Twitter may help hospitals anticipate a spike in asthma attacks

Researchers are leveraging the microblogging platform to predict the volume of asthma-related emergency room visits one Dallas hospital can expect on a given day.

For those who can see beyond the chatter, Twitter contains a trove of potentially useful data, including information that may be of interest to the medical community. In a recent example, researchers at the University of Arizona (UA) and the Parkland Center for Clinical Innovation in Dallas, Texas mined the social network for information that may help hospitals anticipate peaks in asthma-related emergency room visits.

A chronic condition, asthma currently affects an estimated 25 million people in the US, and its prevalence is rising steadily. Each year, asthma is responsible for around 2 million emergency room visits, half a million hospital admissions and 2,500 deaths, according to the researchers, citing CDC data from between 2001 and 2009.

While there is no cure for asthma, pharmaceutical treatments that are generally effective in preventing attacks.

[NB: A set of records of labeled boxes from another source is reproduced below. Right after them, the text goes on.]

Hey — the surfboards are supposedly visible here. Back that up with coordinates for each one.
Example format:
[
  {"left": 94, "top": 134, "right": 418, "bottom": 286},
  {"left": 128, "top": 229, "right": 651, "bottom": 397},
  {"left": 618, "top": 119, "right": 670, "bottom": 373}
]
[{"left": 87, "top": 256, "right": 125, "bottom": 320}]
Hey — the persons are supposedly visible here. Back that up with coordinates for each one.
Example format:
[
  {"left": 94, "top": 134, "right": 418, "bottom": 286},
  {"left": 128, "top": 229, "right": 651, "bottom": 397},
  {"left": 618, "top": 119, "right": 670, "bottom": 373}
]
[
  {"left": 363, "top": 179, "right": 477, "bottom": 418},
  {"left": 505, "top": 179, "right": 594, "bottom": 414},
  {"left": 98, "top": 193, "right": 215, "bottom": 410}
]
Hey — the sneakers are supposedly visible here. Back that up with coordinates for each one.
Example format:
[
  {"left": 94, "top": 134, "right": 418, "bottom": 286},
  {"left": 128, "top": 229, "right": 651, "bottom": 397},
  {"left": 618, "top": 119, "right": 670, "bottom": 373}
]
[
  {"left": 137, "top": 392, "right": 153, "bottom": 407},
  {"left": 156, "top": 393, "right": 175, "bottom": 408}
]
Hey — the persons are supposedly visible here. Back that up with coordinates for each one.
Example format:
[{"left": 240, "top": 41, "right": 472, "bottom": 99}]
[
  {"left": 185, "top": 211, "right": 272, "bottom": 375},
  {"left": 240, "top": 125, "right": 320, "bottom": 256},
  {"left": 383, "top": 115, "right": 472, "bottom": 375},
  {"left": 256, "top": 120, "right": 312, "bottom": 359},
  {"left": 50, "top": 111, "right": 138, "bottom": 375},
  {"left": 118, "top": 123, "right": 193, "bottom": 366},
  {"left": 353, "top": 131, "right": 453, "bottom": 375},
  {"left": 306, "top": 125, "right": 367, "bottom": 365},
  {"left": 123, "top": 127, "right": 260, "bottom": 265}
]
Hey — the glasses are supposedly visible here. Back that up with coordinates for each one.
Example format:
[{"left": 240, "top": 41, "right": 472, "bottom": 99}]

But prevention also involves awareness of certain triggers, including environmental factors such as pollution.

In a special “Big Data” issue of the IEEE Journal of Biomedical and Health Informatics, the researchers explain their innovative system for predicting the frequency of asthma-related emergency room visits at the largest hospital in Dallas.

“You can get a lot of interesting insights from social media that you can’t from electronic health records,” said UA professor Sudha Ram, one of the leaders of the study. “We think that prediction models like this can be very useful, if we can combine various types of data, to address chronic diseases.”

Their method involves monitoring air quality data using environmental sensors and scanning Twitter for posts with relevant key words such as “asthma,” “inhaler” and “wheezing.” Text-mining techniques are then used to hone in on the tweets from the zip codes where most of the hospital’s patients live, according to electronic medical records.

Unsurprisingly, the researchers observed that as air quality worsened, the number of asthma-related ER visits tended to increase. They also found a positive correlation between the number of asthma-related tweets and the volume of asthma-related ER visits.

By analyzing both of these data sets, the researchers developed an algorithm that predicted with 75% accuracy whether the emergency room could expect a low, medium or high number of asthma-related visits on a given day. These predictions allowed the hospital to be better prepared, namely by ensuring that qualified staff and appropriate equipment were in place on peak days.

After testing their method for three months, the researchers are expanding the study to include 75 hospitals in the Dallas-Fort Worth area.